En l’état actuel de l’enquête, rien ne permet de dire quels moyens de communications ont utilisés les terroristes, dont la base arrière semble se situer à Bruxelles, pour échanger avec leurs commanditaires, en Syrie. Dans un entretien avec Politico trois jours avant les attentats, le ministre belge de l’Intérieur, Jan Jambon, soulignait l’usage par les fondamentalistes des communications sur… PlayStation 4. Des échanges qui se déroulent à l’intérieur de certaines parties et qui seraient très difficiles à repérer et intercepter, selon le ministre.

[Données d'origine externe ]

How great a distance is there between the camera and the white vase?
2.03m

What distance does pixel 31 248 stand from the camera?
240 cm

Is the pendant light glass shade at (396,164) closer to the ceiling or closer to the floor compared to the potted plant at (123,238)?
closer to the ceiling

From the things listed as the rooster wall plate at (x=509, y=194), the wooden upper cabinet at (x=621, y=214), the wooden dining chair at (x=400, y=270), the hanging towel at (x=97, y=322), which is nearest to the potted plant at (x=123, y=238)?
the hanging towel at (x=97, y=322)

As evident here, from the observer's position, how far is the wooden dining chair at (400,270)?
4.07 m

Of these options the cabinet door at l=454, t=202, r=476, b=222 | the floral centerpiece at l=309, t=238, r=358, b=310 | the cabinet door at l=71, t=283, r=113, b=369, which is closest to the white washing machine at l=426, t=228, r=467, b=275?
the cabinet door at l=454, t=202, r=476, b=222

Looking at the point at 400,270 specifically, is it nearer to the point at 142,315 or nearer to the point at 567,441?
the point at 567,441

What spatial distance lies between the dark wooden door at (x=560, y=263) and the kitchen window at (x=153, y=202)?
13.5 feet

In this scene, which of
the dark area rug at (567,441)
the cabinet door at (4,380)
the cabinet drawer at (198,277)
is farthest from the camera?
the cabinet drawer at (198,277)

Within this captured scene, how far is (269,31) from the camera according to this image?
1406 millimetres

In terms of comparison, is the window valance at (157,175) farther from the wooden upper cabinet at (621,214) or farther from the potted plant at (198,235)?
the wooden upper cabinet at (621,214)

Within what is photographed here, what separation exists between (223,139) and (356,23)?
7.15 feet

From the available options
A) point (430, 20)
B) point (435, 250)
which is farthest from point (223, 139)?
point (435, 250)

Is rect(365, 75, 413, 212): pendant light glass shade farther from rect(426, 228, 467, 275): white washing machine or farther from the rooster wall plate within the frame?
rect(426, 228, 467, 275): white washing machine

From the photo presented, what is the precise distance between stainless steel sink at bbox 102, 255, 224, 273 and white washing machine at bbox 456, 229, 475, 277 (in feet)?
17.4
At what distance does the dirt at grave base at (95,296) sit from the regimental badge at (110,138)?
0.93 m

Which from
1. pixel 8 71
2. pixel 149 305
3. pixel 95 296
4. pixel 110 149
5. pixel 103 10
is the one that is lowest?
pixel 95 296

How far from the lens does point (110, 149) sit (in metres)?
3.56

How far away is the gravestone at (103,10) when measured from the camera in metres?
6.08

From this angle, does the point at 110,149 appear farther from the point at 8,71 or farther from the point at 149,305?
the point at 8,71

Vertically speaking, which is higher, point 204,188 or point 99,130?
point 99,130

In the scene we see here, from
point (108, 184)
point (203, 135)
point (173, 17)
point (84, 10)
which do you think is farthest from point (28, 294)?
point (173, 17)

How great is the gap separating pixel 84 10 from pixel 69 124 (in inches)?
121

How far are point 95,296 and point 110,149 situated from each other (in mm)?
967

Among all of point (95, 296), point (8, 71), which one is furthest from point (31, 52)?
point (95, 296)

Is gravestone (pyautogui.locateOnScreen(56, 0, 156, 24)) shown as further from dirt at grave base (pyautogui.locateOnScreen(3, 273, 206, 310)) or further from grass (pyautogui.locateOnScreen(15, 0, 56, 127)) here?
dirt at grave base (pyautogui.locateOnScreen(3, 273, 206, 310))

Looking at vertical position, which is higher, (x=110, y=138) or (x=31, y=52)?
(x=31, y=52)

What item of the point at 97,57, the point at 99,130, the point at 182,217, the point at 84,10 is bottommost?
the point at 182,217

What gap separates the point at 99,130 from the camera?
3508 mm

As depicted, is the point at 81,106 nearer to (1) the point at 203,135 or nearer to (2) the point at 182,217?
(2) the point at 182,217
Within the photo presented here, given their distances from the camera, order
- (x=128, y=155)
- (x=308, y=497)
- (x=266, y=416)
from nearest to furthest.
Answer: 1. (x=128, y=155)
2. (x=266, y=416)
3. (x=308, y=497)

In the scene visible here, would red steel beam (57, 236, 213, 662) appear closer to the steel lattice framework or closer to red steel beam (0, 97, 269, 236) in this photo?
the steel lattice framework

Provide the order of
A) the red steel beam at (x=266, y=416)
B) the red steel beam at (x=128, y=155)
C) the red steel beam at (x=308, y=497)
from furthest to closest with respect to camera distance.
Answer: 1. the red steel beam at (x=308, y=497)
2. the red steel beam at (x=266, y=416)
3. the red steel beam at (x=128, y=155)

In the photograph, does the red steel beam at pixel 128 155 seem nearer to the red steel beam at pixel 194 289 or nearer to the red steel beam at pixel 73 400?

Dans un article de Buzzfeed News, un officier du renseignement américain, qui s’exprime de façon anonyme, détaille une autre des techniques utilisées par les terroristes : le découpage de l’information. « Aujourd’hui, les agences de renseignement ont les capacités pour intercepter des messages chiffrés spécifiques et les décoder, si elles en ont le temps et les motivations. Mais, si en faisant cela, elle décrypte un message qui contient uniquement le mot ‘demain’ ou simplement ‘la météo est bonne’, en quoi cela nous aide-t-il ? Nous serons avertis que quelque chose risque d’arriver, mais nous ne saurons ni où, ni quand. »

Signalons que le renseignement U.S. a averti la France il y a quelques semaines d’une possible attaque de l’État islamique. François Hollande avait alors décidé, début octobre, de mener une première série de frappes aériennes ciblées sur Raqqa, capitale de l’organisation terroriste.